RuBisCO is arguably the most important enzyme in the biosphere, responsible for fixing approximately 200 billion tonnes of CO2 per year, forming the foundation of virtually all food chains on Earth. It is also the most abundant protein on Earth — a single leaf contains approximately 0.5 grams of RuBisCO per square centimetre of leaf area, and globally RuBisCO may constitute approximately half of all soluble protein in leaves. The enzyme consists of 8 large (rbcL, ~55 kDa each, encoded in chloroplast genome) and 8 small (rbcS, ~15 kDa each, encoded in nuclear genome) subunits arranged in an L8S8 complex with a molecular mass of approximately 540 kDa. Each of the 8 large subunits contains an active site capable of binding RuBP and either CO2 or O2. The relatively slow catalytic rate of RuBisCO (approximately 3 molecules of CO2 fixed per second per active site under saturating conditions — extremely slow for an enzyme) and its susceptibility to the competitive and wasteful oxygenase reaction explain why so much of it is needed and why improving RuBisCO's properties is a major target of plant biotechnology.

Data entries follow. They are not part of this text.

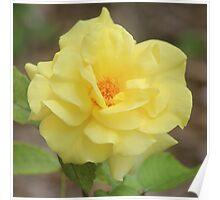 Rose Garden Beauty Poster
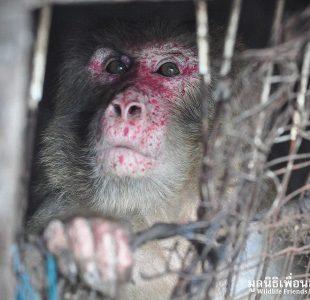 ازادی میمون بعد از ۲۵ سال شکنجه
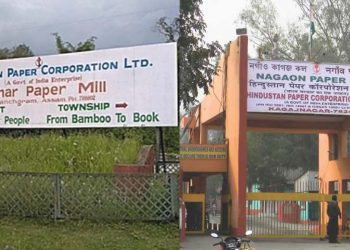 Nagaon Paper Mill Cachar Paper Mill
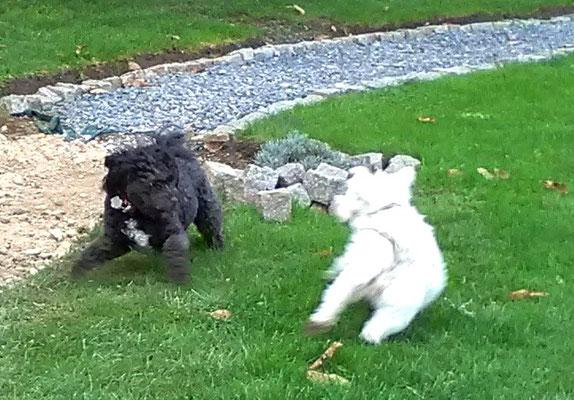 Oscar and Cassie
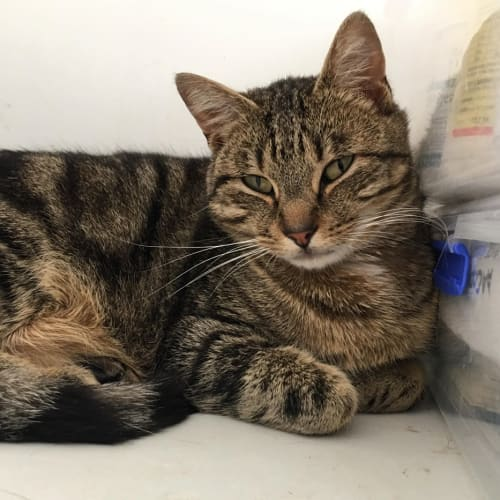 Rocky - Meet me at Neko HQ Preston  - Domestic Short Hair Cat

The oxygenase reaction of RuBisCO proceeds through a similar catalytic mechanism to the carboxylase reaction. Ribulose-1,5-bisphosphate (RuBP) is the 5-carbon CO2 acceptor molecule at the active site. In the oxygenase reaction, O2 rather than CO2 attacks the activated RuBP, forming an unstable intermediate that breaks down differently than the carboxylase intermediate: carboxylase forms two molecules of 3-phosphoglycerate (both 3-carbon), while oxygenase forms one molecule of 3-phosphoglycerate (3-carbon) and one molecule of 2-phosphoglycolate (2-carbon). The 2-phosphoglycolate is not a Calvin cycle intermediate and must be processed through the photorespiratory pathway. It is first dephosphorylated in the chloroplast stroma to glycolate by the enzyme phosphoglycolate phosphatase, then exported from the chloroplast to the peroxisome for further processing. The net effect of this oxygenase reaction and subsequent photorespiratory pathway processing is the loss of previously fixed CO2 without any ATP or NADPH gain — representing a significant drain on photosynthetic productivity.

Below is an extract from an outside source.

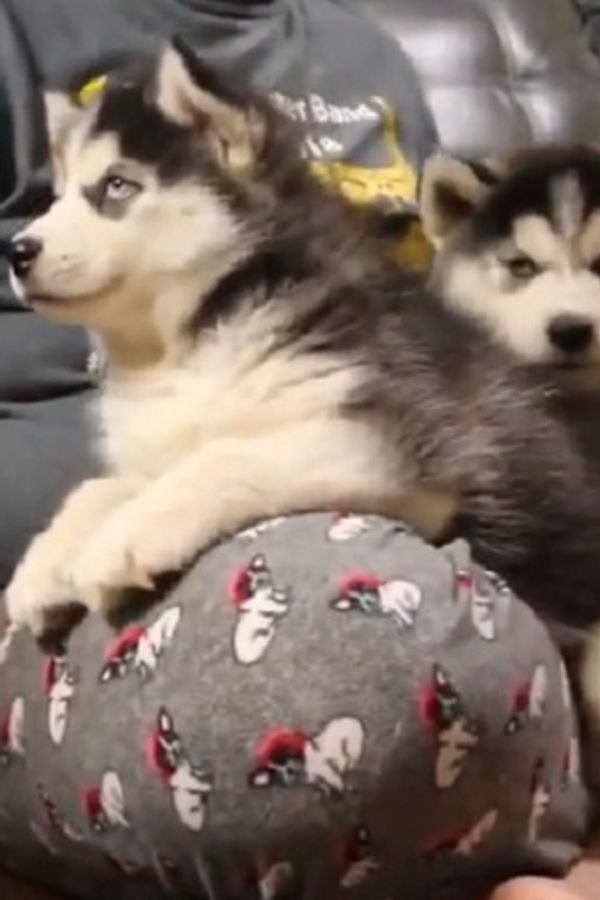 Husky Puppy Argues Over Bath Husky Puppy Talking Video Husky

A key conceptual point in this question is distinguishing between photorespiratory products (which are 2-carbon compounds) and C4 carbon fixation pathway products (which are 4-carbon compounds). The photorespiratory oxygenase reaction: RuBP(5C) + O2 → 3-PGA(3C) + 2-phosphoglycolate(2C). This is the reaction asked about in this question. The C4 carboxylation reaction (in C4 plants): PEP(3C) + CO2(1C) → OAA(4C). Subsequent reactions: OAA → malate (or aspartate) in mesophyll cells. Malate → CO2 + pyruvate (in bundle sheath cells, by NADP-malic enzyme). Pyruvate → PEP (regenerated in mesophyll cells, using ATP). The confusion between these two pathways is a common examination trap — oxaloacetate, malate, and PEP are all associated with the C4 photosynthetic carbon fixation pathway, while 2-phosphoglycolate is specifically the product of the photorespiratory oxygenase reaction.

The inherent limitations of RuBisCO — its oxygenase activity causing photorespiration, and its relatively slow catalytic rate — make improving photosynthetic efficiency a major biotechnology research priority with significant implications for global food security. Several research strategies are being pursued: Engineering more efficient RuBisCO variants by identifying and transferring RuBisCO genes from organisms with naturally more efficient enzymes (some bacterial and algal forms show higher CO2/O2 specificity). Installing carbon-concentrating mechanisms: introducing cyanobacterial carboxysomes (protein compartments that concentrate CO2 around RuBisCO) into plant chloroplasts to suppress photorespiration. C4 engineering: introducing the C4 CO2-concentrating pathway into C3 crops like rice (C4 Rice Project). Alternative photorespiratory bypass pathways: introducing synthetic pathways that process phosphoglycolate more efficiently than the natural photorespiratory pathway, recovering more carbon without CO2 loss. All these approaches target the fundamental inefficiency represented by the competing oxygenase reaction and the wasteful photorespiratory pathway it initiates.